• **Source excerpt**
★ ★ ★ ★ ★ ★ ★

Counter-Terrorism Policy and Human Rights (Sixteenth Report): Annual Renewal of Control Orders Legislation 2010 - Human Rights Joint Committee Contents


On 1 February 2010 the Home Secretary laid before both Houses the draft Prevention of Terrorism Act 2005 (Continuance in force of sections 1 to 9) Order 2010. This provides for the continuation of the control order regime from 11 March 2010 until 10 March 2011. This is the fifth renewal order extending the life of the control order regime.

Parliament's opportunities to thoroughly scrutinise these powers are limited. First, parliamentarians have not been supplied with all the information they need. We call on the Government to make public at least a summary of the responses of the consultees whose views are sought by the Secretary of State before the annual renewal order is laid. Secondly, the affirmative resolution procedure limits detailed scrutiny. We recommend that extraordinary counter-terrorism powers, such as control orders, should be made subject to a proper sunset clause, requiring them to be renewed by primary legislation. Thirdly, we are concerned about the Government's post-legislative assessment of the Prevention of Terrorism Act 2005. We believe that it has mischaracterised the important judgments of MB and AF by suggesting that the House of Lords has "confirmed" that the control orders regime operates in a manner fully compliant with the ECHR. That is not a fair or accurate characterisation of the effect of the House of Lords judgments.

★ ★ ★ ★ ★ ★ ★

• **Material to process**
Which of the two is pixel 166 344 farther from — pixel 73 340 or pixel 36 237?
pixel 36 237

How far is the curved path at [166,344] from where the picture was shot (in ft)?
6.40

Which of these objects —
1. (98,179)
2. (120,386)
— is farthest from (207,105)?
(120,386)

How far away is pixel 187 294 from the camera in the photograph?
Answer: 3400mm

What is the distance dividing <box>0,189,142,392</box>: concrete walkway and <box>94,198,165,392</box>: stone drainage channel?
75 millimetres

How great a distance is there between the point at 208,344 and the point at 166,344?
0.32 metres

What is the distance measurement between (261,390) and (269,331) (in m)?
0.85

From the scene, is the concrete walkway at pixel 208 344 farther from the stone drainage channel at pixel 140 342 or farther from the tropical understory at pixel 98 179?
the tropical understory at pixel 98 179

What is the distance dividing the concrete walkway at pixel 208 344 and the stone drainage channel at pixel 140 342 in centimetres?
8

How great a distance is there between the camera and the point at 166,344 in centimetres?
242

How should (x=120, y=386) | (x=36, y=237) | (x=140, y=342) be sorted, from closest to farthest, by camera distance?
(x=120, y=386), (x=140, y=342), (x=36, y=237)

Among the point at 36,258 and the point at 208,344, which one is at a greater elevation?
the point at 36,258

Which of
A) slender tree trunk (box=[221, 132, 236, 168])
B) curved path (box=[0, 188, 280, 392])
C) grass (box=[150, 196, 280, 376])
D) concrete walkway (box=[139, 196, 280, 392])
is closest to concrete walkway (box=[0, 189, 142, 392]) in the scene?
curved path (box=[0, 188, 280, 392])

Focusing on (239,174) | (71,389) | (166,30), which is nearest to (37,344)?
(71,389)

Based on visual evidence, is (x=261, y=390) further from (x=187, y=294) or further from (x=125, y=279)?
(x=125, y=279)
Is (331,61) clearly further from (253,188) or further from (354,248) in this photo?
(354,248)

★ ★ ★ ★ ★ ★ ★

• **What this exercise asks**
1 > Write out the part of the control orders report excerpt starting with "On 1 February" and going on through "control order regime.".
2 > Starting with the first line of the rows and going on through the line with "(x=120, y=386), (x=140, y=342), (x=36, y=237)", substitute "gutter" for "drainage channel" and give only those lines again, with everything else unchanged.

• **Worked answers**
1 >
On 1 February 2010 the Home Secretary laid before both Houses the draft Prevention of Terrorism Act 2005 (Continuance in force of sections 1 to 9) Order 2010. This provides for the continuation of the control order regime from 11 March 2010 until 10 March 2011. This is the fifth renewal order extending the life of the control order regime.

2 >
Which of the two is pixel 166 344 farther from — pixel 73 340 or pixel 36 237?
pixel 36 237

How far is the curved path at [166,344] from where the picture was shot (in ft)?
6.40

Which of these objects —
1. (98,179)
2. (120,386)
— is farthest from (207,105)?
(120,386)

How far away is pixel 187 294 from the camera in the photograph?
Answer: 3400mm

What is the distance dividing <box>0,189,142,392</box>: concrete walkway and <box>94,198,165,392</box>: stone gutter?
75 millimetres

How great a distance is there between the point at 208,344 and the point at 166,344?
0.32 metres

What is the distance measurement between (261,390) and (269,331) (in m)?
0.85

From the scene, is the concrete walkway at pixel 208 344 farther from the stone gutter at pixel 140 342 or farther from the tropical understory at pixel 98 179?
the tropical understory at pixel 98 179

What is the distance dividing the concrete walkway at pixel 208 344 and the stone gutter at pixel 140 342 in centimetres?
8

How great a distance is there between the camera and the point at 166,344 in centimetres?
242

How should (x=120, y=386) | (x=36, y=237) | (x=140, y=342) be sorted, from closest to farthest, by camera distance?
(x=120, y=386), (x=140, y=342), (x=36, y=237)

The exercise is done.